Project Glasswing: An Initial Update
Overall reaction to Mythos / Glasswing
- Many see Mythos as a genuine “step change” in AI‑assisted vulnerability discovery, citing:
- High reported true‑positive rates (~90%) versus traditional tools.
- Partner anecdotes (Firefox, Cloudflare, banks, etc.) and UK/third‑party evaluations showing strong offensive capability and end‑to‑end exploit generation.
- Others argue this is mostly marketing:
- Smaller or open‑weight models, with similar harnesses, reportedly reproduced Anthropic’s showcased findings.
- Some security practitioners report Mythos as “not obviously better” than other modern AI‑powered tools in their own codebases.
Model capability vs. harness and methodology
- Repeated theme: results depend heavily on the harness, prompts, and compute budget, not just the base model.
- Several point out that earlier runs with Opus 4.6 used weaker setups than Mythos, so headline “10x more bugs” claims may conflate model and methodology.
- People report good results with orchestrators (e.g., a strong cyber model directing many cheap sub‑agents) plus static analysis/fuzzing, suggesting Mythos‑like performance may be achievable with enough engineering and tokens.
Numbers, validation, and confusion
- Discussion scrutinizes Anthropic’s figures:
- 10k+ vulnerabilities vs. ~1.7k manually assessed vs. hundreds of published advisories; some find the math opaque.
- Confusion over “vulnerabilities” vs.

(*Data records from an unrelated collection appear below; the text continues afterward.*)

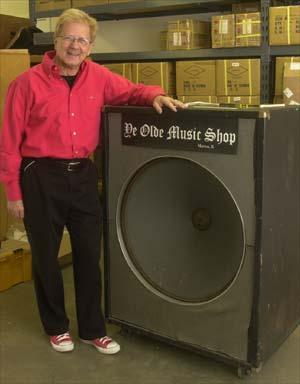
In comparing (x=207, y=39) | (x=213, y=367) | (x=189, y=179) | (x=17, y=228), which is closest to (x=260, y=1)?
(x=207, y=39)

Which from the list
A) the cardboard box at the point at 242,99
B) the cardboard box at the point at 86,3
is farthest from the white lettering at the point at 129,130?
the cardboard box at the point at 86,3

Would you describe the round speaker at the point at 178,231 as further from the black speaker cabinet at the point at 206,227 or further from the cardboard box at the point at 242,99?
the cardboard box at the point at 242,99

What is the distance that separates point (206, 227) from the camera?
89.4 inches

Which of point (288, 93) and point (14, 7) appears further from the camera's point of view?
point (14, 7)

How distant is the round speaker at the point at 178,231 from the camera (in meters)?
2.19

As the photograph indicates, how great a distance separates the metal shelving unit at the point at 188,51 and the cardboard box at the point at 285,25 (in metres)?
0.04

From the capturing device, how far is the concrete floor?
2.19 m

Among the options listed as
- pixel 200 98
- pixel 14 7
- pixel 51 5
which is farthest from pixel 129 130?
pixel 14 7

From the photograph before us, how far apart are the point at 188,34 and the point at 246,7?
1.42 ft

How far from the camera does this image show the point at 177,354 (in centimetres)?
238

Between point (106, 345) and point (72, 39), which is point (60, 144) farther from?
point (106, 345)

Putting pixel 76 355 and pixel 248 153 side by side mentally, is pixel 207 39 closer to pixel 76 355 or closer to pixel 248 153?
pixel 248 153

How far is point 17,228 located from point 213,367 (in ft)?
5.71

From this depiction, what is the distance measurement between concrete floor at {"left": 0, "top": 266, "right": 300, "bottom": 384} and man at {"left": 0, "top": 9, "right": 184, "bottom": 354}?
0.38 feet
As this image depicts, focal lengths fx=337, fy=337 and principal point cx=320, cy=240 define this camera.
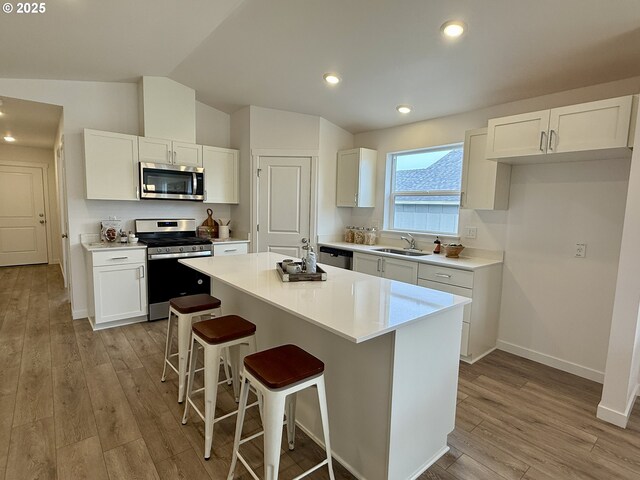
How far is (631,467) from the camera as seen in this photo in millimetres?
1839

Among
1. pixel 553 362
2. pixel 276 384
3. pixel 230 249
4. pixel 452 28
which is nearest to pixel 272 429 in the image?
pixel 276 384

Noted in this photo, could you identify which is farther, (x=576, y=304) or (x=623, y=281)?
(x=576, y=304)

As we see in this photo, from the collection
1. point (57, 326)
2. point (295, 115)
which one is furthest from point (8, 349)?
point (295, 115)

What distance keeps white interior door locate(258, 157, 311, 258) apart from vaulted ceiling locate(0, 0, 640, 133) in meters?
0.96

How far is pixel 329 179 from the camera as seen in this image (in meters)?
4.54

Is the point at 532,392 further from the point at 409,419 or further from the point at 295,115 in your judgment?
the point at 295,115

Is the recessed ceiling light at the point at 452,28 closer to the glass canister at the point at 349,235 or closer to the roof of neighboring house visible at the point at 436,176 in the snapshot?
the roof of neighboring house visible at the point at 436,176

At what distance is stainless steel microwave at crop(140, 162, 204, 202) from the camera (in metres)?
3.81

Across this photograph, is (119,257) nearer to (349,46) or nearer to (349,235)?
(349,235)

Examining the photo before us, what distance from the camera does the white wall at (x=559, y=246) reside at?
2.69m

CVEs vs. bugs, and over severity re‑ratings by Anthropic.
- Some fear double‑counting or rediscovery of already‑fixed issues; others note responsible disclosure timelines mean many details are intentionally withheld for now.

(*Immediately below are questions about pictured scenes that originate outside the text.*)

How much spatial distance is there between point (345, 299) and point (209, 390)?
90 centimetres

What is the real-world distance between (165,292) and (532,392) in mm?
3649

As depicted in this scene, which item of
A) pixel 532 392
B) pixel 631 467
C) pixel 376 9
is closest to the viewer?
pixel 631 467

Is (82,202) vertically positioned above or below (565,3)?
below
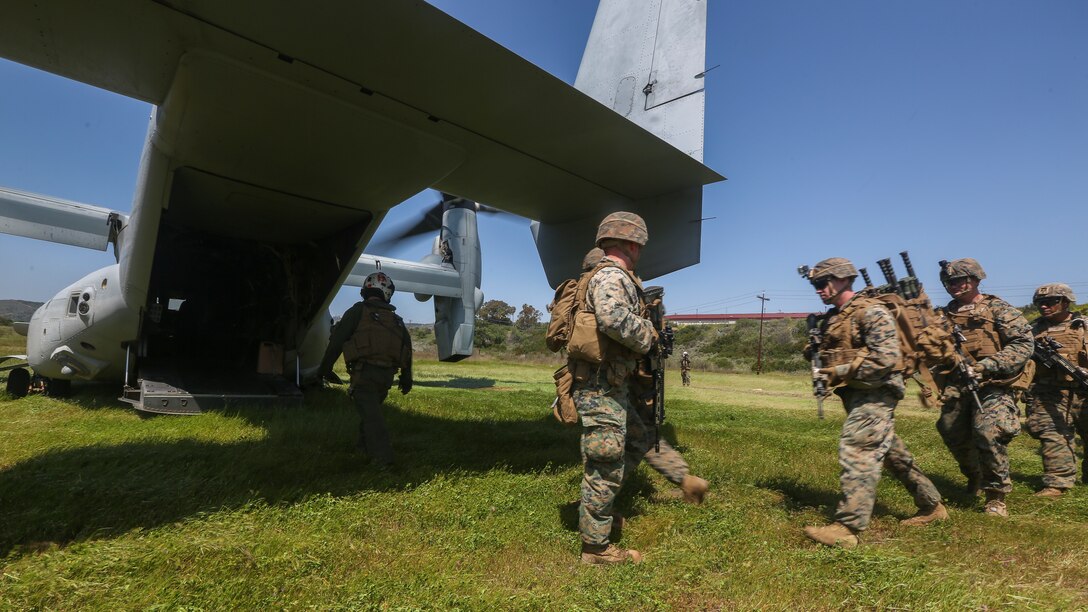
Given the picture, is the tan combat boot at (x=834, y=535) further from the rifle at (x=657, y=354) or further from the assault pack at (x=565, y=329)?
the assault pack at (x=565, y=329)

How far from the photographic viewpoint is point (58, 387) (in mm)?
9000

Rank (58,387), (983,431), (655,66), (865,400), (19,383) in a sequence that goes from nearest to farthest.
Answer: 1. (865,400)
2. (983,431)
3. (655,66)
4. (58,387)
5. (19,383)

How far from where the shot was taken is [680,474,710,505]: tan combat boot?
4.29 meters

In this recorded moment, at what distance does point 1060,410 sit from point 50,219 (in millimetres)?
14266

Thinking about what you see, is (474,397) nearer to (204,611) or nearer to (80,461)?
(80,461)

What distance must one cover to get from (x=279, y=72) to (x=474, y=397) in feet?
27.4

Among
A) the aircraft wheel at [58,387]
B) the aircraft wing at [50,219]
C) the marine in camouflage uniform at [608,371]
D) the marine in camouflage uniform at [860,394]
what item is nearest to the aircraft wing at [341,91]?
the marine in camouflage uniform at [608,371]

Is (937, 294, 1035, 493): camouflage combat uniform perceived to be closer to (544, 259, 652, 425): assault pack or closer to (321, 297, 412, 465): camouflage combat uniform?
(544, 259, 652, 425): assault pack

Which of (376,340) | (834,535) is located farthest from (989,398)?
(376,340)

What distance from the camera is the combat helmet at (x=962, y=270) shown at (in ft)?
16.3

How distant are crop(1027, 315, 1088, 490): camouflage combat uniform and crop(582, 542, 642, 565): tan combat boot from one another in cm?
459

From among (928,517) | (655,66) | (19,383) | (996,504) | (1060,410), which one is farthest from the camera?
(19,383)

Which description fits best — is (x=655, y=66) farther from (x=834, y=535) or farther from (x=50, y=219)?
(x=50, y=219)

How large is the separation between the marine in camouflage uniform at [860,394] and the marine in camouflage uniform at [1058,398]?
2.06 meters
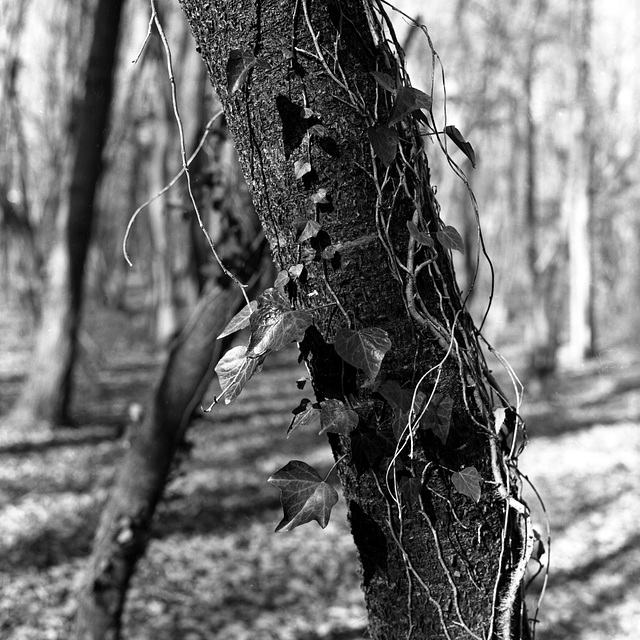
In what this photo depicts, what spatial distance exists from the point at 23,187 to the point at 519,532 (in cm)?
1768

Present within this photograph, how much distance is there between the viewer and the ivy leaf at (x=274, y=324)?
1162mm

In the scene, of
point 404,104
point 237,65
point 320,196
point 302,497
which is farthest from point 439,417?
point 237,65

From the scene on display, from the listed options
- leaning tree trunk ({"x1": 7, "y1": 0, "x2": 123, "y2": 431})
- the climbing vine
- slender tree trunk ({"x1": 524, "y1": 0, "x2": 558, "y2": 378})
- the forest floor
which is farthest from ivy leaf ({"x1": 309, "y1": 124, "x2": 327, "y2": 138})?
slender tree trunk ({"x1": 524, "y1": 0, "x2": 558, "y2": 378})

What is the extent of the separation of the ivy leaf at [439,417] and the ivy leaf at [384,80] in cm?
53

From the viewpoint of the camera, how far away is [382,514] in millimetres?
1239

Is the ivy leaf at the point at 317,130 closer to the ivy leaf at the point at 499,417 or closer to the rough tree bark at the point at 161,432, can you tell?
the ivy leaf at the point at 499,417

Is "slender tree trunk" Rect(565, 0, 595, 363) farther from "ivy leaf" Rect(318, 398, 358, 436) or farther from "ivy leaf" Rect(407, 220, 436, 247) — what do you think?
"ivy leaf" Rect(318, 398, 358, 436)

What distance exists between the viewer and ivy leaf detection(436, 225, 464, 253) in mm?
1214

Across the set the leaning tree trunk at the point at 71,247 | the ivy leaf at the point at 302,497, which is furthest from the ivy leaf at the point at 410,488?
the leaning tree trunk at the point at 71,247

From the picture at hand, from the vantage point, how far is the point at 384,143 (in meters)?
1.13

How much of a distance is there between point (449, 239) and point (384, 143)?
0.21 metres

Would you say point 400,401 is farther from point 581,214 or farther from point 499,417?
point 581,214

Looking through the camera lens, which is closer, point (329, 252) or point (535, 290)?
point (329, 252)

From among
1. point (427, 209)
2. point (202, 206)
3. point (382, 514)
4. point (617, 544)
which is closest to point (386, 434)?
point (382, 514)
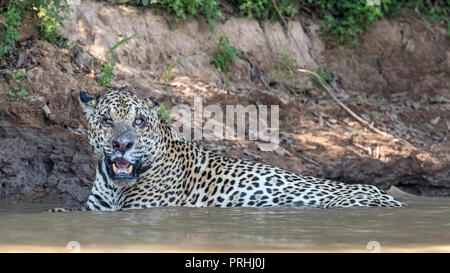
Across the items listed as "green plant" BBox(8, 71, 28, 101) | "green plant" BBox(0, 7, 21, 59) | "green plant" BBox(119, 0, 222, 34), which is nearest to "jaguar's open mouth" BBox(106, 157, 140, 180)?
"green plant" BBox(8, 71, 28, 101)

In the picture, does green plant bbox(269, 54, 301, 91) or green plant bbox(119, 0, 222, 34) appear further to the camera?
green plant bbox(269, 54, 301, 91)

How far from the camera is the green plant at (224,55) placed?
13.5 m

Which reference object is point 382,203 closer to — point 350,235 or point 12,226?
point 350,235

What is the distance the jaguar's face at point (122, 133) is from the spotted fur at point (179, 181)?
0.03ft

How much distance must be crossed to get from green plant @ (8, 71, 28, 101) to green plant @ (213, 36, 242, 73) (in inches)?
155

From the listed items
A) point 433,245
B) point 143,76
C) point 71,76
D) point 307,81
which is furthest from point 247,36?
point 433,245

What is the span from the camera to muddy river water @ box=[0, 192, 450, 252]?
561 cm

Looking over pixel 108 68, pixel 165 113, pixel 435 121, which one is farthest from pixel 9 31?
pixel 435 121

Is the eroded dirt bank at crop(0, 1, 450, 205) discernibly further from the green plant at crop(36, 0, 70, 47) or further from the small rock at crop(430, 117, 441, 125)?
the green plant at crop(36, 0, 70, 47)

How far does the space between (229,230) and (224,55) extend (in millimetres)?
7466

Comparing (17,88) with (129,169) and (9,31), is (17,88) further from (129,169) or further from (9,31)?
(129,169)

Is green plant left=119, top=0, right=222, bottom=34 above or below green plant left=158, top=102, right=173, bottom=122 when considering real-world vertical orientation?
above

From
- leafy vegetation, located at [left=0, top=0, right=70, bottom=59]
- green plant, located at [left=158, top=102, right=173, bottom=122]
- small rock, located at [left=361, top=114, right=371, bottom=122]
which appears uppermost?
leafy vegetation, located at [left=0, top=0, right=70, bottom=59]

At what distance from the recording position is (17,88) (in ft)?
34.4
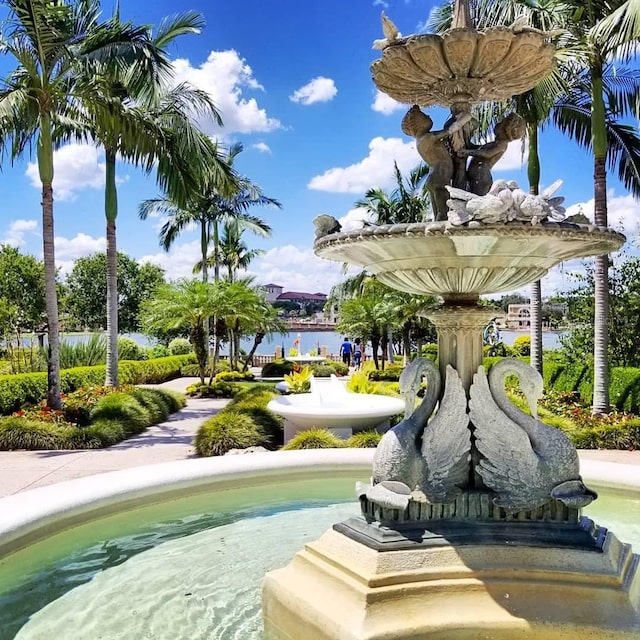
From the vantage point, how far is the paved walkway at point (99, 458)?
8336mm

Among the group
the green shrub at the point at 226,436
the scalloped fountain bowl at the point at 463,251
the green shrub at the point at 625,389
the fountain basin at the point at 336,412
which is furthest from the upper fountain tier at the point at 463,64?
the green shrub at the point at 625,389

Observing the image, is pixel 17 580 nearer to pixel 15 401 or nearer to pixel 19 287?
pixel 15 401

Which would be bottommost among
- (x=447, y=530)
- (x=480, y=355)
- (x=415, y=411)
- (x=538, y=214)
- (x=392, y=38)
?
(x=447, y=530)

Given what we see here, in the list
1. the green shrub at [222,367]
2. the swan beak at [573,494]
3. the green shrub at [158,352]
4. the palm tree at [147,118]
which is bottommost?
the green shrub at [222,367]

Cost, access, and incentives
- Mythos runs are described as extremely compute‑intensive and expensive per real vulnerability, with human triage and patching now the bottleneck.

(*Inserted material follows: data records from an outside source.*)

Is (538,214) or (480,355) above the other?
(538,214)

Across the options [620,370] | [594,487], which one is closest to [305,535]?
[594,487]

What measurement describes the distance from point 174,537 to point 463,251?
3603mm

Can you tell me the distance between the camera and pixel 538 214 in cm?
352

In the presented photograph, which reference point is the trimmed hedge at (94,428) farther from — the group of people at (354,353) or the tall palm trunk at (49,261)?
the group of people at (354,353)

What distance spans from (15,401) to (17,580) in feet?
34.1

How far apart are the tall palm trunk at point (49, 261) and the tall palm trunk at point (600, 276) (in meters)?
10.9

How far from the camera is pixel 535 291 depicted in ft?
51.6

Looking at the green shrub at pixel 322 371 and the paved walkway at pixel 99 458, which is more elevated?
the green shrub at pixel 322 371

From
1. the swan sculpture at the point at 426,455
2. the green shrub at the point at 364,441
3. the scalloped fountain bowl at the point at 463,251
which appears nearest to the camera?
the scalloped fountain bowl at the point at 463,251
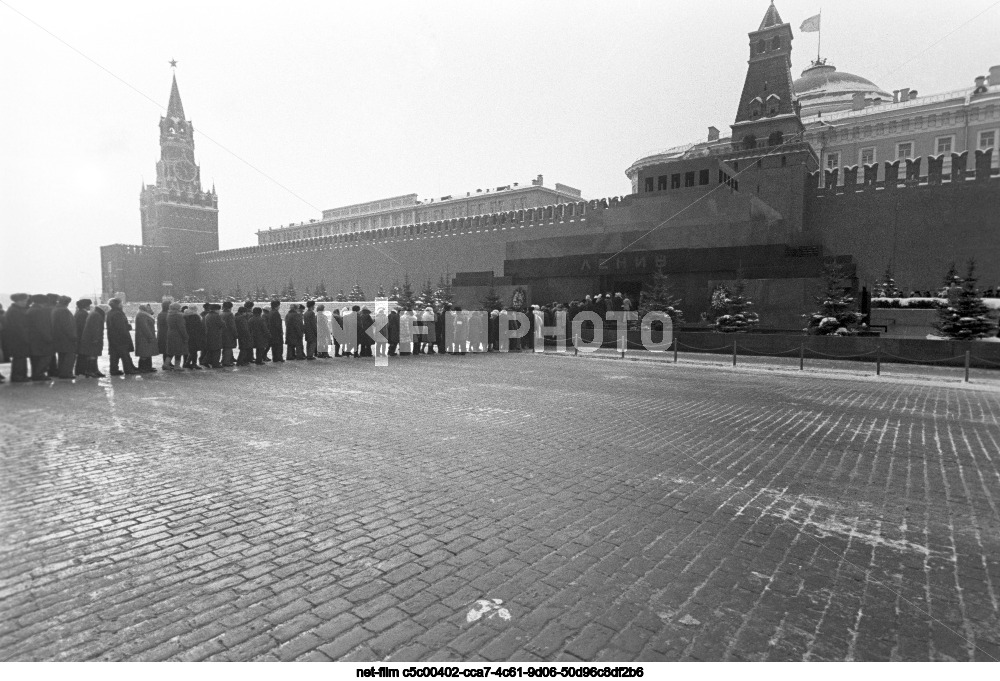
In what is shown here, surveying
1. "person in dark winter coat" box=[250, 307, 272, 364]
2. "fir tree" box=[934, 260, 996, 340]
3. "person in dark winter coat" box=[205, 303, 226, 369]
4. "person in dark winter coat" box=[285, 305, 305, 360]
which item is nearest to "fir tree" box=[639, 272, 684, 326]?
"fir tree" box=[934, 260, 996, 340]

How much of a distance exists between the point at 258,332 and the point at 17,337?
415 cm

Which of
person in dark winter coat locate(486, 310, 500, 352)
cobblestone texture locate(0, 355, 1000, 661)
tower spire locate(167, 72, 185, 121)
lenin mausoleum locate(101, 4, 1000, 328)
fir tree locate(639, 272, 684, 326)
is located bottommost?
cobblestone texture locate(0, 355, 1000, 661)

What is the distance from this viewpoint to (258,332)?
12211mm

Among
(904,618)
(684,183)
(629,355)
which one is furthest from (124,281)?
(904,618)

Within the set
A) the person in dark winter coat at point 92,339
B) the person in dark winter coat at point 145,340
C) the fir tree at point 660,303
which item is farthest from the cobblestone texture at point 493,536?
the fir tree at point 660,303

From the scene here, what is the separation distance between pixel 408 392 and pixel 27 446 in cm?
441

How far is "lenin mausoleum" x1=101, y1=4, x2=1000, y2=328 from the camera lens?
21000mm

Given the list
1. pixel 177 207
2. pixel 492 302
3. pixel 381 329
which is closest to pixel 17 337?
pixel 381 329

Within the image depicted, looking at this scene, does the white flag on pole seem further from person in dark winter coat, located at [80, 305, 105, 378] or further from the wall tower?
the wall tower

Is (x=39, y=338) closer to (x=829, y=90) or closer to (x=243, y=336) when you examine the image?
(x=243, y=336)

- Glasswing limits access to select “systemically important” partners and (later) governments; this is seen both as:
- A safety measure (reduce widespread offensive use before patches).
- A business/IPO and compute‑rationing strategy, and a way to delay model distillation by competitors.
Security landscape and future of software
- Consensus: AI‑assisted tools (Mythos, Codex Security, others) already find large numbers of serious issues; attacks and defenses will both be super‑charged.
- Concern that:
- Well‑funded orgs will harden fast, while smaller and open‑source projects may be left exposed.
- Vendors may profit from models that both introduce bugs (via codegen) and sell scanners to fix them.
- Broader speculation about a future where most code is AI‑written, humans focus on review/architecture, and regulatory pressure may force automated scanning into release pipelines.